When artificial general intelligence (AGI) eventually arrives, will it be our servant? Our master? Or something else altogether, maybe even something supernatural? As a routine precaution, I for one welcome whatever form our new AI creations take. But Meta maestro Mark Zuckerberg reckons his competition in the AI industry are actually suffering from what you might call a God delusion.
Speaking to YouTube channel Kallaway (via Tech Crunch), El Zuck took aim at what he sees as the competition’s overly messianic approach to AI development.
“I find it a pretty big turnoff when people in the tech industry talk about building this ‘one true AI,’. It’s almost as if they think they’re creating God or something. That’s not what we’re doing, I don’t think that’s how this plays out,” Zuckerberg said.
He also criticised what he saw as a monopolistic approach to AI development. “Some people are saying that there’s going to be the one true big AI that can do everything and I just don’t think that that’s the way that things tend to go. I get why if you’re in some AI lab you want to feel like what you’re doing is super important, like ‘we’re building the one true thing for the future’.”
“But I just think realistically that’s not that’s not how stuff works. It’s not like there was one app on people’s phones that people use. There’s not one creator that people want all their content from, there’s not one app that people want all their content from, there’s not one business that people want to buy everything from.”
He has a point, although he makes it without any sense of irony. After all, Meta gives every bit the impression of wanting to own absolutely as much of our digital lives as humanly possible.
Facebook started off as an online directory for college students to check out how hot their classmates were. Now it wants in on all your social activities, on everything you sell, the messages you send, who you date, the works. If Zuckerberg’s Metaverse isn’t his attempt to make Meta the universal app for pretty much everything, I’m not sure what it is.
Indeed, the cynical might suggest that what’s really driving Zuckerberg’s comments is his fear that Meta is increasingly being marginalised in the AI space. Apple recently chose to go with OpenAI for its AI technology on iPhone, iPad and Mac, for instance, which threatens to make Meta’s products less relevant to a very, very large customer base.
Much of the rest of the interview covered Zuckerberg’s vision of the future, which largely involves smartglasses gradually replacing smartphones. Zuckerberg doesn’t see that happening immediately, he still thinks we’ll have phones in our pockets in 10 years. It’s just we’ll be reaching for them a lot less often.
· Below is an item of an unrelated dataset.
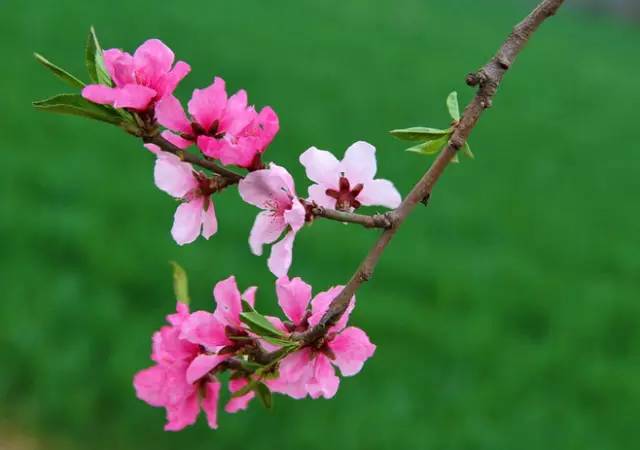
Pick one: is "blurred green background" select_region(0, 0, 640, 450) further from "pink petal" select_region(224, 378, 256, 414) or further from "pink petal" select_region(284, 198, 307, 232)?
"pink petal" select_region(284, 198, 307, 232)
Add in head-up displays and wristbands that intercept signals from the brain, allowing users to do things like type with little to no actual hand movement, and you get an idea of the future according to The Zuck. It’s a bit creepy.
Whatever, it’s a broad ranging interview and you don’t need to be a fan of Zuckerberg or really even think much of what he says makes sense to find it interesting. For better or worse, he’s unarguably an extremely influential figure with an dominant position in social media and the ability to spend billions of dollars pushing technology and how we use it in whatever direction he fancies.